Thursday, October 4, 2007

the drive home

  1. I suckled at my throttle with swollen illiterate lips for that last bit of life left at the bottom of my belly. (This is the drive home.) My hands and feet, lifeless in their places. Still, upon wheel and upon pedal. The street crumbles and moves like a giant painted tread. I blinked by now, or not blinked at all. Headlights, bright, cut through the haze. Parking I couldn’t remember if I’m coming or going. I approach the front door as if it were a holy place.

  1. I approached the front door as if were a holy place. I stepped quietly, this is his front door. White shirt, white lips. We weaved the white threads of white sheets. We swayed like anemone and when I left cosmic stardust covered both of us. It fell like rain onto my windshield and like wild fire it followed me home. That night driving away my vehicle became a spaceship, rocketing through time until I was drinking the sound of screaming to silent exhaust. I flew into my bed and slept. I thought of his face. I carried home into my bed and thought of the day.

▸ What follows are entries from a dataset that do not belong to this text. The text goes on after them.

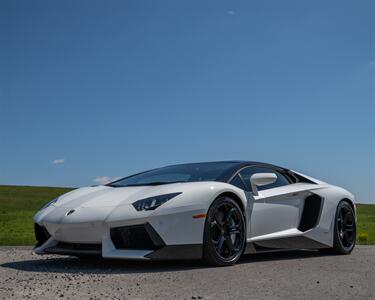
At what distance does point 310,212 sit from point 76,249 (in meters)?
3.29

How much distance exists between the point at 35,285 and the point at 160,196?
158 centimetres

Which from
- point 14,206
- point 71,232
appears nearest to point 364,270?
point 71,232

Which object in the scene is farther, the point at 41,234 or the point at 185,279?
the point at 41,234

  1. I carried home into my bed and thought of the day. Home is heavy, I slept heavy. I awoke and new life seared through me with wild blue sky. Light came like fire. The sunrays bounced off my side mirrors and were hot momentary passengers along for the ride. Normal idiosyncrasies passed and I danced vividly the night before. When the sun fell and evening came again I let my hand out the window like a wing and it waved through pockets of hot and cold. The wind said mantras, the engine made conversation and the hums of minds far away harmonized beside the road.
  2. In an ocean of noise I came home to quiet. I left in seas of change. I first heard my voice and it quivered like tree branches. The clouds spoke back but there was no way to tell. Drugs in my body made me whisper, made me yell. Coffee in my body kicked me in the gut and spurred me onward. I was a cowboy riding into the sunrise. My buckskin horse had four rubber wheels and a theologian sitting in the backseat. Often times at red lights she tells me God is the hot sharp pain inside us. Always when I look back to tell her she’s wrong the light has by then turned green and the day has gone by. I must turn around to return home again. On days that disappear, my feet become the tan carpet under my brake and my eyes become the console lights. They constantly fade with them, into the darkness of each passing night. I open the next day, unable to recall how I came into my bed. My soul was a transistor.